> [ITEMS]:
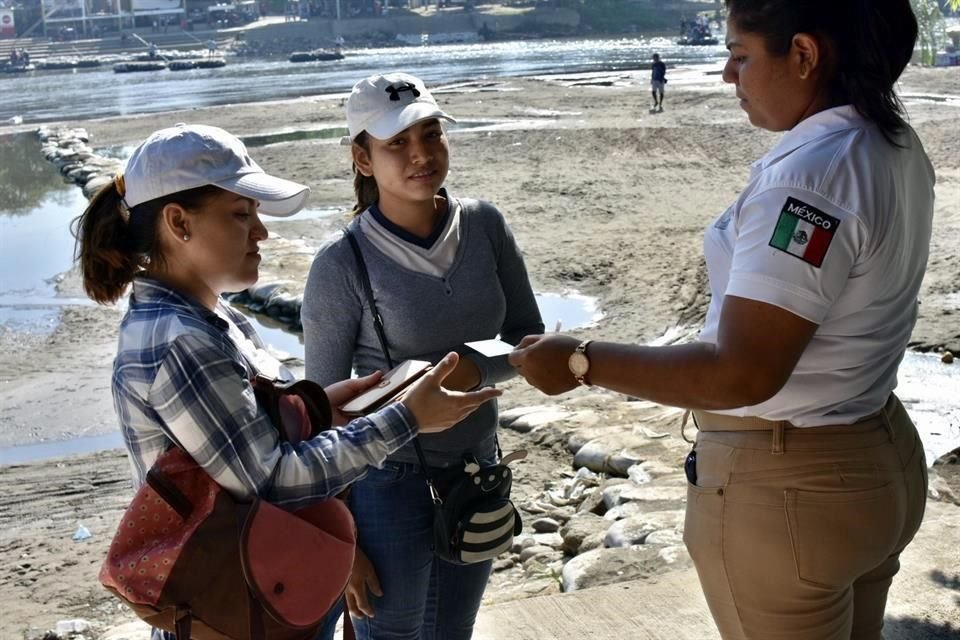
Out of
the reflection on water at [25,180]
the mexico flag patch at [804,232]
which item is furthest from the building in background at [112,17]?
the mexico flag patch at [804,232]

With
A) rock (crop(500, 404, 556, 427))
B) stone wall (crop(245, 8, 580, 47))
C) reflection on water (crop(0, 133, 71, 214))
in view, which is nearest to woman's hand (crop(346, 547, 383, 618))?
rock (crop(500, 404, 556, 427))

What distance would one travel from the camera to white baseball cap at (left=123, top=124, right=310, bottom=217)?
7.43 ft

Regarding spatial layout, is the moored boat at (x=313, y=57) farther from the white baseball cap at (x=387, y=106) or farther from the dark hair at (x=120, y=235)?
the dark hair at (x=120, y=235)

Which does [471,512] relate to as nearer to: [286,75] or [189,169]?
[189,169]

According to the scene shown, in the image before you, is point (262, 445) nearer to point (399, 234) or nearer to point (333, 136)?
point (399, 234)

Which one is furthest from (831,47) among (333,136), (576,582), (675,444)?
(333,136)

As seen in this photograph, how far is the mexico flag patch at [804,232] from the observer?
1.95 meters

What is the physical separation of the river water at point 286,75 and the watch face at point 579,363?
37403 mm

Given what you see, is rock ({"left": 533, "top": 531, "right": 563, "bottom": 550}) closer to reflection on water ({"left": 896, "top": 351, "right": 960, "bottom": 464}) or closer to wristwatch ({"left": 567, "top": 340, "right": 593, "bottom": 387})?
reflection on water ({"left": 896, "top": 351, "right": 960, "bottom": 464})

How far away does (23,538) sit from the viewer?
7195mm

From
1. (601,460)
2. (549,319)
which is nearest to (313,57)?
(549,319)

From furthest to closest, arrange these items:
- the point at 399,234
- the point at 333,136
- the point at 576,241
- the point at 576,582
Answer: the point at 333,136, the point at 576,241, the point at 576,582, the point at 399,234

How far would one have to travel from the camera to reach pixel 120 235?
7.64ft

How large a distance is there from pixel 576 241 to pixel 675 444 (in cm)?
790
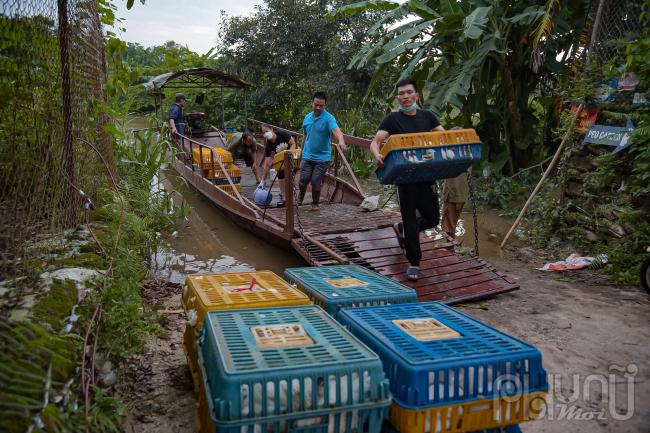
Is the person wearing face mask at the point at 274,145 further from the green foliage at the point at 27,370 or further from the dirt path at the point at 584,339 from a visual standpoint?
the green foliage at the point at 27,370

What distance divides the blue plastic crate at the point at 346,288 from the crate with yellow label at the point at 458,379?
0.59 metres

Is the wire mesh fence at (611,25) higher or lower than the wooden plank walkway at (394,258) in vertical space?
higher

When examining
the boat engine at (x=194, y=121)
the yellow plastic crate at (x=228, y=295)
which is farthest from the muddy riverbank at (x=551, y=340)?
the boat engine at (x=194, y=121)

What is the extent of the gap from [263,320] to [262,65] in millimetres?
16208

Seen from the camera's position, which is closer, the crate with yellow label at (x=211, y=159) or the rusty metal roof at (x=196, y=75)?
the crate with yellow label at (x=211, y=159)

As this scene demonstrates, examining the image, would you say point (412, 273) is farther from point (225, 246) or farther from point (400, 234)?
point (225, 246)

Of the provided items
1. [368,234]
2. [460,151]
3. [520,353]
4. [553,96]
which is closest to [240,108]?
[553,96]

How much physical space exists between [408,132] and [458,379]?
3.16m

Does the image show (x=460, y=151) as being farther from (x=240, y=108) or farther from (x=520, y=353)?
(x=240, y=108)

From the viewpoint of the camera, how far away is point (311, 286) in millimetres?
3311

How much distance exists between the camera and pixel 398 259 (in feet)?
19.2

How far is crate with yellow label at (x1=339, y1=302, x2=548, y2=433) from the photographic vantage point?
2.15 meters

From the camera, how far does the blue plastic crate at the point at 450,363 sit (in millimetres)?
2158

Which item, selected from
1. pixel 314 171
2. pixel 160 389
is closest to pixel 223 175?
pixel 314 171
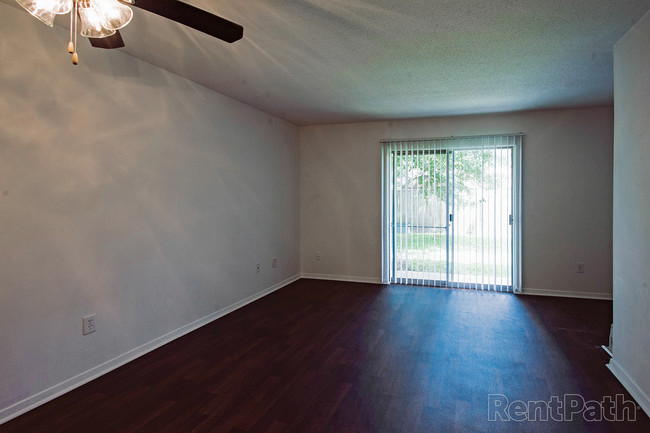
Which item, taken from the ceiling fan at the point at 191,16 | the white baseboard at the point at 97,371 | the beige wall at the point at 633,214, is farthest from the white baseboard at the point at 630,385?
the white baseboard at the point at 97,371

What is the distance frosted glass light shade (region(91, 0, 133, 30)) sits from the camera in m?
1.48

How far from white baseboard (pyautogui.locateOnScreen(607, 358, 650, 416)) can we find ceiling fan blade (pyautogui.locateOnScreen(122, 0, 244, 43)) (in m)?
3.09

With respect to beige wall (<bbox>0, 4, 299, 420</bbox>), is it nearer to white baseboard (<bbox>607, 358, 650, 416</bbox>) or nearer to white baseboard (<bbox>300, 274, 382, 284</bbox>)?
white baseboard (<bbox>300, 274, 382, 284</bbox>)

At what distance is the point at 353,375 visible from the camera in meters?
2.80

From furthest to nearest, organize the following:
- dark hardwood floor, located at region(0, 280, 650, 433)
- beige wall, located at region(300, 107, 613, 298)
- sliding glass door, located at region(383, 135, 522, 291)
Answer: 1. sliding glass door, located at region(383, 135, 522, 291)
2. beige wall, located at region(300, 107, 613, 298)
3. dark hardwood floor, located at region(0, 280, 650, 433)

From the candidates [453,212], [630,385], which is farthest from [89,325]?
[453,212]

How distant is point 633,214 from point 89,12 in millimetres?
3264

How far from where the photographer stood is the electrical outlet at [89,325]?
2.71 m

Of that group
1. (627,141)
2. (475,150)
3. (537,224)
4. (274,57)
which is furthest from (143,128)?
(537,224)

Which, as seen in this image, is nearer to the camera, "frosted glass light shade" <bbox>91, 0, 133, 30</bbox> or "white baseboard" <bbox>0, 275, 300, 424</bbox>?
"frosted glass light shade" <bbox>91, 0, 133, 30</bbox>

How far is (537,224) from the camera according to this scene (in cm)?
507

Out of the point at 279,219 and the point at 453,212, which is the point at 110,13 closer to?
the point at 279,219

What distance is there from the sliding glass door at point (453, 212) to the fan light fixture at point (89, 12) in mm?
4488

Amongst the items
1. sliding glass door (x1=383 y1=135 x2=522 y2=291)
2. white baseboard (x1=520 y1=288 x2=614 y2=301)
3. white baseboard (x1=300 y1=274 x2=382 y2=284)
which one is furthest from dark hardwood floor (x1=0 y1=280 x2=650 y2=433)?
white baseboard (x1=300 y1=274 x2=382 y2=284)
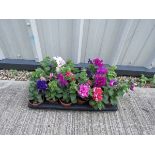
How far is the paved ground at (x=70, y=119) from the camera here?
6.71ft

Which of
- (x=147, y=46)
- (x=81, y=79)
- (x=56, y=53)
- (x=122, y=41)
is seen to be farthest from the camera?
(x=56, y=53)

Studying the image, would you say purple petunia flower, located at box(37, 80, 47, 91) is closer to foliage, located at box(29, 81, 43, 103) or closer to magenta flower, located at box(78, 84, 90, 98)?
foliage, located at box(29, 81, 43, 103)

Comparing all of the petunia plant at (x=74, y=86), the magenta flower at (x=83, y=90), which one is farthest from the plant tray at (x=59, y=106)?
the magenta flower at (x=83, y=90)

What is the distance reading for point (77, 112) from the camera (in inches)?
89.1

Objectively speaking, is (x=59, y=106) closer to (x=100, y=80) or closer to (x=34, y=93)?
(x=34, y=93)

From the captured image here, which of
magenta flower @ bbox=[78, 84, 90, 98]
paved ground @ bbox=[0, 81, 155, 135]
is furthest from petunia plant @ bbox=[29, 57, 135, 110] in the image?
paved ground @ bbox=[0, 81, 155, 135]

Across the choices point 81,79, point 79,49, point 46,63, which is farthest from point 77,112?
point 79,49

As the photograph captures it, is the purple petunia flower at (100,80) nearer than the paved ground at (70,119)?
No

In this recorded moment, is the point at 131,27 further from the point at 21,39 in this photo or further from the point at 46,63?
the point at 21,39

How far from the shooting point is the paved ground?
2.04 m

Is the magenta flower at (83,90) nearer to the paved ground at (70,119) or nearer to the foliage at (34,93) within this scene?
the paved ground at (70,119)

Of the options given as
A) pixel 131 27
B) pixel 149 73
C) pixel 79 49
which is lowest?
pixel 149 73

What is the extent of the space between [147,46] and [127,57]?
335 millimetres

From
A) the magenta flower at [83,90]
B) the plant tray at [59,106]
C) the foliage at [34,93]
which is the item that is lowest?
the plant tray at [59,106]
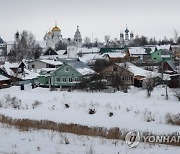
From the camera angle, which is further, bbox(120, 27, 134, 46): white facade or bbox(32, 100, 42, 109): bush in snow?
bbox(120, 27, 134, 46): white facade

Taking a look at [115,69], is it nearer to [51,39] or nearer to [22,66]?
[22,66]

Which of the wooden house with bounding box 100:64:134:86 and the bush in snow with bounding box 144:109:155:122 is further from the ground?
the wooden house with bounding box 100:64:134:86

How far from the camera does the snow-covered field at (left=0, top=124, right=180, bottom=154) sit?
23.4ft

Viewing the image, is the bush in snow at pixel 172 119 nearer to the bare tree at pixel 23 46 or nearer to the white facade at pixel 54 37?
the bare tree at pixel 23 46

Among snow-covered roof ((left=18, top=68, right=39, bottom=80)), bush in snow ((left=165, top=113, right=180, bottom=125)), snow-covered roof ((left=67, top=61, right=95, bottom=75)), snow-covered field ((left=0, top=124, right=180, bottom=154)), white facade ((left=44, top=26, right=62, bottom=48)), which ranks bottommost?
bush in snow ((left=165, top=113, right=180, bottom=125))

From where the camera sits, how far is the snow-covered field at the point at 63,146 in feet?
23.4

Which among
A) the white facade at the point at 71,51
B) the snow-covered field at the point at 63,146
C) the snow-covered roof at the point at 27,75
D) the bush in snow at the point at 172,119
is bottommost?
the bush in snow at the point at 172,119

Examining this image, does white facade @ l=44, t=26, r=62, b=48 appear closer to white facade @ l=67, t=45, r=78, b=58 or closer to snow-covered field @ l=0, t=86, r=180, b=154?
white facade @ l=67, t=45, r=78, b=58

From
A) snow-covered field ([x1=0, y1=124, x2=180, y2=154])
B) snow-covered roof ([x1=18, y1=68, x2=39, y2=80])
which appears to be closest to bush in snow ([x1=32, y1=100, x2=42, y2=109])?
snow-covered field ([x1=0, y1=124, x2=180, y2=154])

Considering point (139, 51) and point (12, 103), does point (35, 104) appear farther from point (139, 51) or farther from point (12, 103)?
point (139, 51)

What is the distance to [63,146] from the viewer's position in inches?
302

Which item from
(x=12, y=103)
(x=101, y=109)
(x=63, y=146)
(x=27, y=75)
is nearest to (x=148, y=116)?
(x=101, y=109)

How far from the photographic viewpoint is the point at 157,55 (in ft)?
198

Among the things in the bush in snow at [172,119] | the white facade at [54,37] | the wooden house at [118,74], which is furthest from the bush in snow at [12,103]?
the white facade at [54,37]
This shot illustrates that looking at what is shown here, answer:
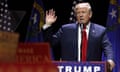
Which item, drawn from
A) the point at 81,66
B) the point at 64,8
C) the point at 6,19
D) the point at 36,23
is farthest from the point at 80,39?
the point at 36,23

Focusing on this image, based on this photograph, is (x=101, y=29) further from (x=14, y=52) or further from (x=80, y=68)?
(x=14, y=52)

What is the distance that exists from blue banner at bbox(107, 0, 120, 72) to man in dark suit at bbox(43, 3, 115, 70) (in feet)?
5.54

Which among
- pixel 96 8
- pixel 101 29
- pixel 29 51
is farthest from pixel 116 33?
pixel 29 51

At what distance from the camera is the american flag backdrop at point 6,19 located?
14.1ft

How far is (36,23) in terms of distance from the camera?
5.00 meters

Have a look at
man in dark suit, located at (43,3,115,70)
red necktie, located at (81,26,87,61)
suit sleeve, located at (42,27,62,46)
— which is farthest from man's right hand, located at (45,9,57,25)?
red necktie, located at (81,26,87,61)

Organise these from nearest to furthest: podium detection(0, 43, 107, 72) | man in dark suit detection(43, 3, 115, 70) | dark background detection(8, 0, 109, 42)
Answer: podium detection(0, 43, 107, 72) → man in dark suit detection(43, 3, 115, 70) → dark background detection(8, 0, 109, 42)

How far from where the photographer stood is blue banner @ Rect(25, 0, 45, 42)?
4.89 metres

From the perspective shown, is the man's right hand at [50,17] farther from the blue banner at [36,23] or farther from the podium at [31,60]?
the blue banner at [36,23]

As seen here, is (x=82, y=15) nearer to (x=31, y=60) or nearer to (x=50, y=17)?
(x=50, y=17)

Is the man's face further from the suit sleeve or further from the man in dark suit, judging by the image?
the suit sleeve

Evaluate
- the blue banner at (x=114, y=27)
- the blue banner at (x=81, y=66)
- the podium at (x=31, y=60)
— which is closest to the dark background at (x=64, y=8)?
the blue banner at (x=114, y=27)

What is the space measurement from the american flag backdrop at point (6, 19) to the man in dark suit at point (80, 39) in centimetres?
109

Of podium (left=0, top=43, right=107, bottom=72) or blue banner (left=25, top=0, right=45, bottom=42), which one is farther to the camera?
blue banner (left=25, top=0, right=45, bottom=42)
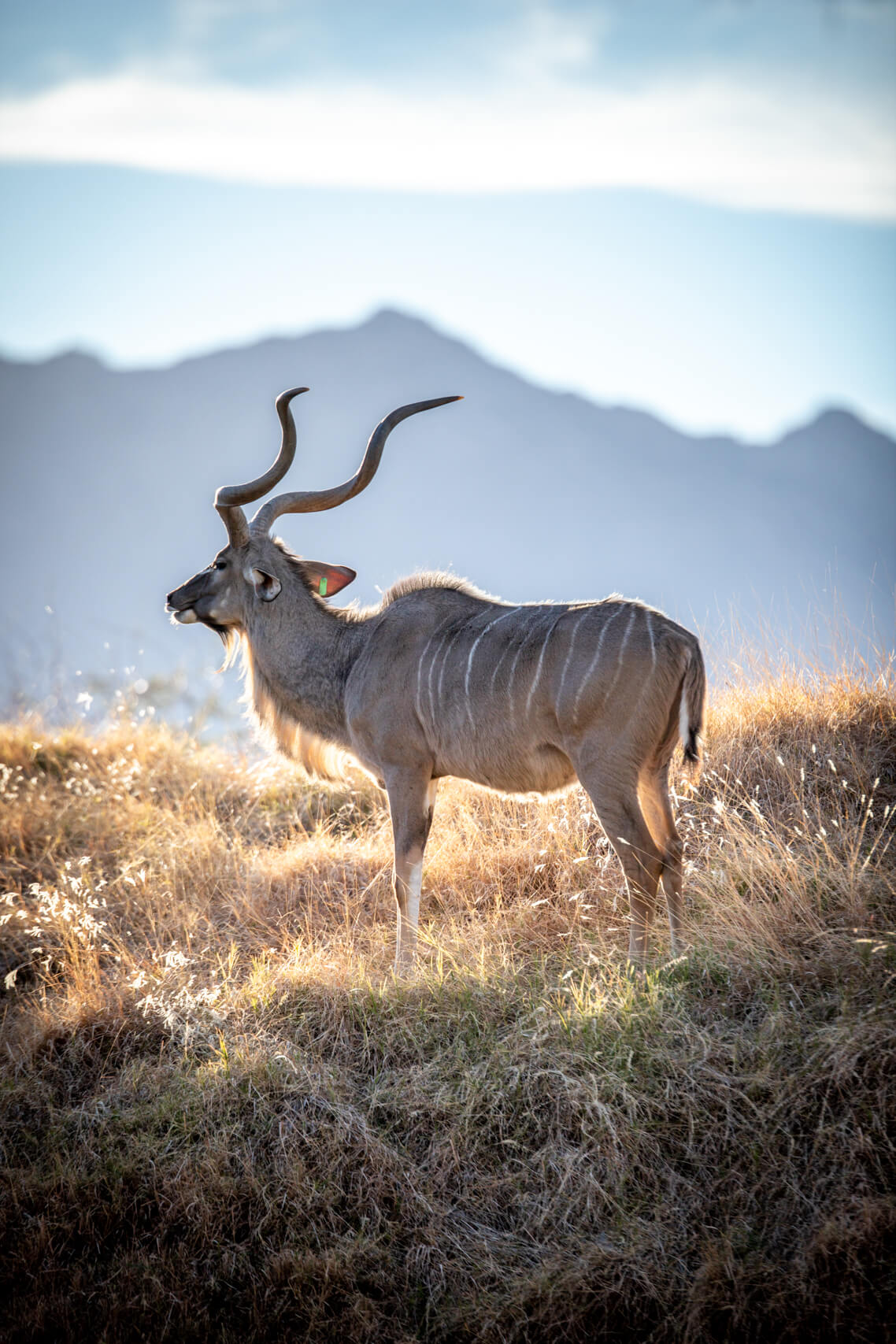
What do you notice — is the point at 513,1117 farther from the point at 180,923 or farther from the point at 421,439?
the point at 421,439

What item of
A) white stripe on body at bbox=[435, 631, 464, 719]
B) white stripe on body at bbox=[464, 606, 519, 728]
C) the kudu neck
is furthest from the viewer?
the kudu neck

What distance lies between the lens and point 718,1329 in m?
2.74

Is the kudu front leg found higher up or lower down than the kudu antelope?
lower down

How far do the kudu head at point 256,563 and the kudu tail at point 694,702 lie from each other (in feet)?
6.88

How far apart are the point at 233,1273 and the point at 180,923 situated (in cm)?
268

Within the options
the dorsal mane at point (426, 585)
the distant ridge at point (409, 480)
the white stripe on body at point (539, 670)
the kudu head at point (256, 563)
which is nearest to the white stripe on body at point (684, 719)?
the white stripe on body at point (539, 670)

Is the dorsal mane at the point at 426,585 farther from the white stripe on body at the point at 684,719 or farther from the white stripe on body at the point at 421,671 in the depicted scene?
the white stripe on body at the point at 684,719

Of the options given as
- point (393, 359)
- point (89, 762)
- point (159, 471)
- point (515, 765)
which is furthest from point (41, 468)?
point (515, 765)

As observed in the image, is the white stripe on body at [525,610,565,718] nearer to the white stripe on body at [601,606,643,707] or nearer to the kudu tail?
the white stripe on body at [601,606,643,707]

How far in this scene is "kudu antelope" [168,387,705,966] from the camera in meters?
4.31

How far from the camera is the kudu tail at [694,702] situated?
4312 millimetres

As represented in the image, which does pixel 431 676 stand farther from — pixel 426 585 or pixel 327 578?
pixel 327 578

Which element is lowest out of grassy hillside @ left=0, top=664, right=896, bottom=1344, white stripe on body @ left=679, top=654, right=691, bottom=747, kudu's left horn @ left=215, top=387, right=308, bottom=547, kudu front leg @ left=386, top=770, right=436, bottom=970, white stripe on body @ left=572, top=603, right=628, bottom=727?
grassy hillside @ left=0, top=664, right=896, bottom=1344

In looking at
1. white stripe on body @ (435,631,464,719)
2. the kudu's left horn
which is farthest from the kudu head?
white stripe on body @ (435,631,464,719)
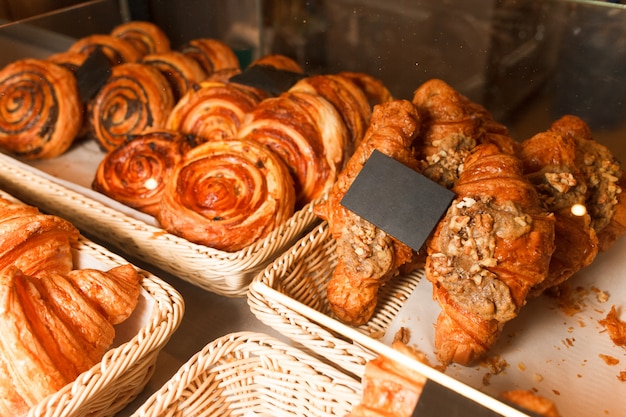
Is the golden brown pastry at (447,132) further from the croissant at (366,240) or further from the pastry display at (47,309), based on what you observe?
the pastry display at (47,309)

> [PROBLEM REQUIREMENTS]: Pull out every line of the data above that contains the word "glass", and copy each line in full.

> [TASK RESPONSE]:
What is the distance frosted glass light shade (region(91, 0, 133, 30)) sits from the camera in m?
- sliding glass door, located at region(383, 135, 522, 291)
Answer: 1. sliding glass door, located at region(383, 135, 522, 291)
Which, as seen in this image, is nearer to the camera, "frosted glass light shade" <bbox>91, 0, 133, 30</bbox> or "white baseboard" <bbox>0, 275, 300, 424</bbox>?
"frosted glass light shade" <bbox>91, 0, 133, 30</bbox>
What distance is there from the sliding glass door at point (453, 212) to the fan light fixture at point (89, 12) in mm?
1. sliding glass door (x1=383 y1=135 x2=522 y2=291)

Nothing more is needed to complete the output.